The role of ANG II ‐ NAD(P)H oxidase and cardiac NO bioavailability in response to a low salt diet

The effects of low salt (LS) diet on ANG II, MVO 2 and NO bioactivity were studied in mice with defects in the expression of p47 phox (−/−) or gp91 phox (−/−), the cytosolic and membrane‐bound subunits of NAD(P)H oxidase, respectively. LS diet increased plasma ANG II levels in WT (238±26 to 462±49 pg/ml) as well as in p47 phox (−/−) (235±60 to 382±58 pg/ml) and in gp91 phox (−/−) mice (251±32 to 395±49 pg/ml, all P<0.05). On normal diet (ND), stimulation of NO production by bradykinin (BK) or carbachol (CCH) induced a concentration dependent reduction in MVO 2 (−24±2%) in vitro in WT mice. BK‐ or CCH induced reduction was significantly greater in p47 phox (−/−) mice (−31±5%). The reduction in MVO 2 was significantly (P<0.005) attenuated by L‐NAME in WT and p47 phox (−/−) mice.
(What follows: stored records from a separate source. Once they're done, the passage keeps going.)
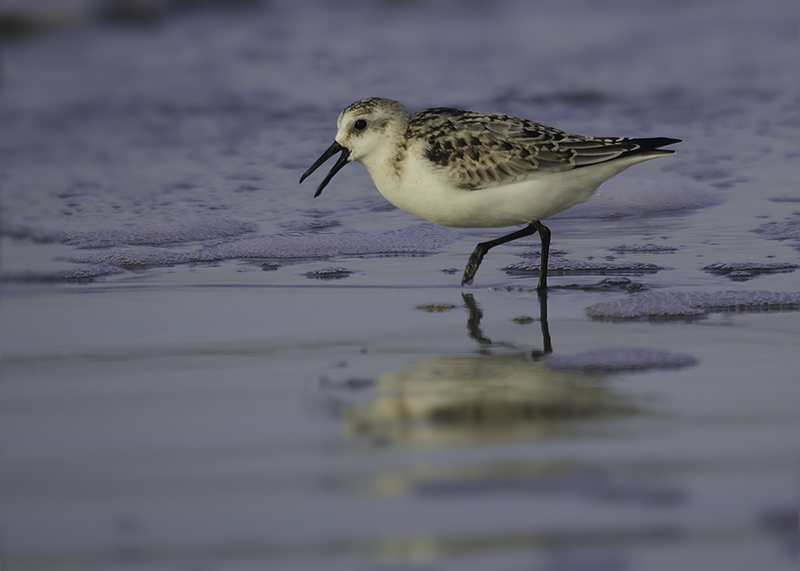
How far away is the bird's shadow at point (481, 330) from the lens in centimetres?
363

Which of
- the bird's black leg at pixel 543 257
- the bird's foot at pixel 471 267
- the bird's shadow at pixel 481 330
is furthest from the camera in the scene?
the bird's foot at pixel 471 267

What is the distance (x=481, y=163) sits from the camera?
463 cm

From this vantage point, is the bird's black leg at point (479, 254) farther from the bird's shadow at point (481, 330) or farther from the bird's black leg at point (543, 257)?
the bird's shadow at point (481, 330)

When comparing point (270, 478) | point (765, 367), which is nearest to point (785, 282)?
point (765, 367)

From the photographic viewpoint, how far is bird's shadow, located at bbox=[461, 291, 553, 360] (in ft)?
11.9

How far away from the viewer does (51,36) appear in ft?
36.1

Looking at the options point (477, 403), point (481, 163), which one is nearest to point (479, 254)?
point (481, 163)

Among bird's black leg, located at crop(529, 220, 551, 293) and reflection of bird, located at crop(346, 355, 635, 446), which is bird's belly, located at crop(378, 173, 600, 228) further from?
reflection of bird, located at crop(346, 355, 635, 446)

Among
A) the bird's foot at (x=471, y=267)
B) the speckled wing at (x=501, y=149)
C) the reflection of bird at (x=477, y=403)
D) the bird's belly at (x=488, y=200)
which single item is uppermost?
the speckled wing at (x=501, y=149)

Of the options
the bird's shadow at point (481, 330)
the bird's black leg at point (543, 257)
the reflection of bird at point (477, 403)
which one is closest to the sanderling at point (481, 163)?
the bird's black leg at point (543, 257)

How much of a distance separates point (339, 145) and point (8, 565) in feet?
10.5

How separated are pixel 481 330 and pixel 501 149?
1082mm

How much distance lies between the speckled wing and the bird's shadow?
549 millimetres

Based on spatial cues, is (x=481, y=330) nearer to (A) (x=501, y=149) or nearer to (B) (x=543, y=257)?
(B) (x=543, y=257)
Similar effects were seen in gp91 phox (−/−) mice on ND. BK‐or CCH induced reduction in MVO 2 was significantly attenuated in WT mice (−10±1% and −13±1% respectively, P<0.0001) on LS diet. No significant attenuation was seen in p47 phox (−/−) as well as in gp91 phox (−/−) mice on LS diet. The attenuated BK induced reduction in MVO 2 was restored by apocynin in WT mice (−27±2%) or by losartan (−22±1%) on LS diet. These findings suggest that increased plasma ANG II levels with low salt diet reduce NO bioavailability through the assembly and activation of NAD(P)H oxidase by ANG II and this may be the basis of low salt diet induced cardiovascular dysfunction. Supported by HL 43023.